:: Document segment ::
Do Social Programs Intrude on 'Moral Space'?

As I noted in a previous post, the Catholic principle of subsidiarity asserts that “a community of a higher order should not interfere in the internal life of a community of a lower order, depriving the latter of its functions, but rather should support it in case of need and help to co-ordinate its activity with the activities of the rest of society, always with a view to the common good” (Catechism, 1883).

Fine. But what exactly does that mean in regard to our own social and economic situation?

Again, it means, first of all, that the state should not violate the “moral space” of its citizens, a space that is also economic. And that is what too many state social programs, in fact, do.

Morally, it is my duty to provide for my family in my community. Providing for my family isn’t something that is merely altruistic; it’s part of my moral perfection. If the state takes over that moral duty, it has violated the moral “space” wherein I can and must become good. It has taken over moral duties that my wife and my children rightly expect of me.

Violations of moral space, even with good intentions, always bring bad results. Whatever the good intended, the result of our social welfare programs has been the creation of generational welfare dependence, the displacement of husbands and fathers by the state.

Even worse, they have created the situation known as “moral hazard,” where it actually pays to do the wrong thing, and hurts to do what’s right.

Example 1: A single mother will lose state funds if she marries, and she will increase her funds if she has more children out of wedlock. Single-motherhood was the exception when welfare programs were put in place. Now it’s the “norm” because it’s both subsidized and entirely devoid of moral censure.

Example 2, and obviously related to 1: Welfare programs have created, as the “norm,” fathers who are not husbands. Fathers on welfare are strongly discouraged from getting married and providing for their own children because the state’s welfare benefits for them and/or their children are so generous: free dental care, medical care, eye care, orthodontics, food, subsidized shelter and utilities.

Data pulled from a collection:

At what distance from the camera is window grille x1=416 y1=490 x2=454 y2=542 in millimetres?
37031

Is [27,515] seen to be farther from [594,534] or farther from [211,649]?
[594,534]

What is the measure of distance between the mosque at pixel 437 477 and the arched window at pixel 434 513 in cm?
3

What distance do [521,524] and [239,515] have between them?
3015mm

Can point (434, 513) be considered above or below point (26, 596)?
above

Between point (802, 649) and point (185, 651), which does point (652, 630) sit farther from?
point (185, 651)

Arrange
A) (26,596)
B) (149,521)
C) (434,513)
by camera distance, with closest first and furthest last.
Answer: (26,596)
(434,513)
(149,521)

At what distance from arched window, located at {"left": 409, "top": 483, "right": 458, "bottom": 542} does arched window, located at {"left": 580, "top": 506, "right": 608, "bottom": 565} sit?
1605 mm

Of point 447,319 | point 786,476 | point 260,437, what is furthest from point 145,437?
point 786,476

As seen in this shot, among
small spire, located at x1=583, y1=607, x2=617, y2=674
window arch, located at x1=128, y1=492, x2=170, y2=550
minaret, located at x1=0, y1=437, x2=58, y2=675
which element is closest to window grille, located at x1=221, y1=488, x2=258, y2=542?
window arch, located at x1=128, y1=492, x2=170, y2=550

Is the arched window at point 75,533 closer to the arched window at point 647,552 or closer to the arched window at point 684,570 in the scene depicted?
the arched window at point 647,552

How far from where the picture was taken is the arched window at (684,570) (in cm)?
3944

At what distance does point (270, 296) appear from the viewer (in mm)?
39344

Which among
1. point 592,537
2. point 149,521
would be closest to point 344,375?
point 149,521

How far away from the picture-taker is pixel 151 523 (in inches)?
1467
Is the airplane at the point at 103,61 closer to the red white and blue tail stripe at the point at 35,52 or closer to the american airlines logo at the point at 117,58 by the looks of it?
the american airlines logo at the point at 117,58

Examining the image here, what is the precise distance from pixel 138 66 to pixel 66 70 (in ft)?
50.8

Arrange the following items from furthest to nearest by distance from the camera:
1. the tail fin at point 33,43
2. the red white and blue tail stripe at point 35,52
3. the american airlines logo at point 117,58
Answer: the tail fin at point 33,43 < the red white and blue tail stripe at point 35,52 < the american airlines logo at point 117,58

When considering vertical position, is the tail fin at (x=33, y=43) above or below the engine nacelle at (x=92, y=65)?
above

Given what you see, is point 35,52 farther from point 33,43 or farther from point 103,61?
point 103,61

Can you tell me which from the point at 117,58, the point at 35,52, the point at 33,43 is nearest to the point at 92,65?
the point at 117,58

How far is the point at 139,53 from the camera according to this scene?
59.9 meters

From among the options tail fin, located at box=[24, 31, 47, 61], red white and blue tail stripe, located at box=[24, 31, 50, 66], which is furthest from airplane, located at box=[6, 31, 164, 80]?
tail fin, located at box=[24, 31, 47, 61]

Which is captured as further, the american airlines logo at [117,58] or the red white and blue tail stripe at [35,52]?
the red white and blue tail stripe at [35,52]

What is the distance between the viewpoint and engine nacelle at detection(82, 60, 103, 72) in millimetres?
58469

:: Problem requirements ::
Copy out the post on social programs and "moral space" from above, word for word and in full.

:: Task response ::
Do Social Programs Intrude on 'Moral Space'?

As I noted in a previous post, the Catholic principle of subsidiarity asserts that “a community of a higher order should not interfere in the internal life of a community of a lower order, depriving the latter of its functions, but rather should support it in case of need and help to co-ordinate its activity with the activities of the rest of society, always with a view to the common good” (Catechism, 1883).

Fine. But what exactly does that mean in regard to our own social and economic situation?

Again, it means, first of all, that the state should not violate the “moral space” of its citizens, a space that is also economic. And that is what too many state social programs, in fact, do.

Morally, it is my duty to provide for my family in my community. Providing for my family isn’t something that is merely altruistic; it’s part of my moral perfection. If the state takes over that moral duty, it has violated the moral “space” wherein I can and must become good. It has taken over moral duties that my wife and my children rightly expect of me.

Violations of moral space, even with good intentions, always bring bad results. Whatever the good intended, the result of our social welfare programs has been the creation of generational welfare dependence, the displacement of husbands and fathers by the state.

Even worse, they have created the situation known as “moral hazard,” where it actually pays to do the wrong thing, and hurts to do what’s right.

Example 1: A single mother will lose state funds if she marries, and she will increase her funds if she has more children out of wedlock. Single-motherhood was the exception when welfare programs were put in place. Now it’s the “norm” because it’s both subsidized and entirely devoid of moral censure.

Example 2, and obviously related to 1: Welfare programs have created, as the “norm,” fathers who are not husbands. Fathers on welfare are strongly discouraged from getting married and providing for their own children because the state’s welfare benefits for them and/or their children are so generous: free dental care, medical care, eye care, orthodontics, food, subsidized shelter and utilities.